* _YOUR INSTRUCTIONS_: Quote the data below in full, minus the images.

=== RECORDS SHOWN ===

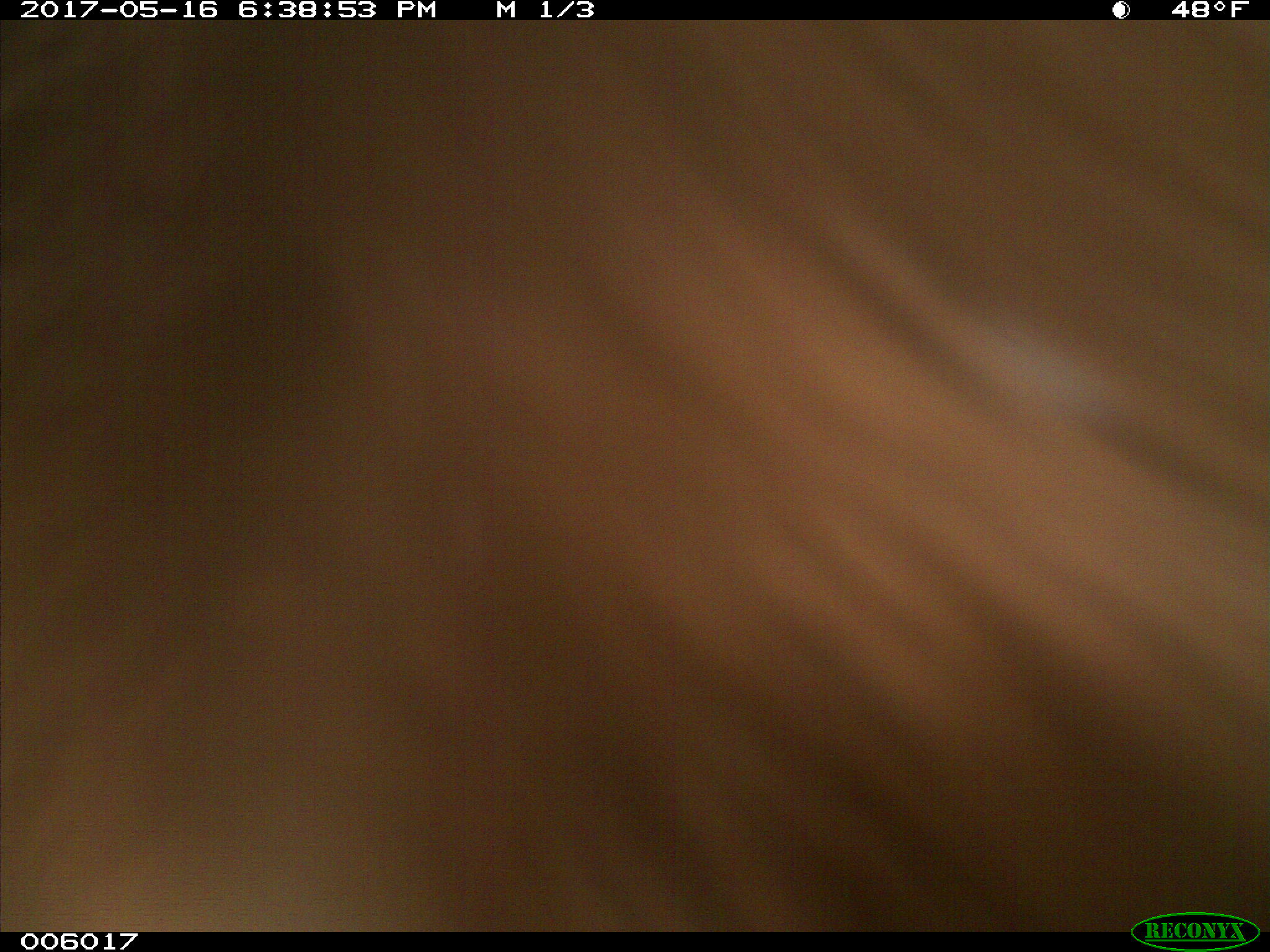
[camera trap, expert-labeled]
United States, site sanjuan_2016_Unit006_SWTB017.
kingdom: Animalia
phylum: Chordata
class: Mammalia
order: Carnivora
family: Ursidae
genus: Ursus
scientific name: Ursus americanus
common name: american black bear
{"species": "Ursus americanus (american black bear)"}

===

* _OUTPUT BELOW_:
[camera trap, expert-labeled]
United States, site sanjuan_2016_Unit006_SWTB017.
kingdom: Animalia
phylum: Chordata
class: Mammalia
order: Carnivora
family: Ursidae
genus: Ursus
scientific name: Ursus americanus
common name: american black bear
{"species": "Ursus americanus (american black bear)"}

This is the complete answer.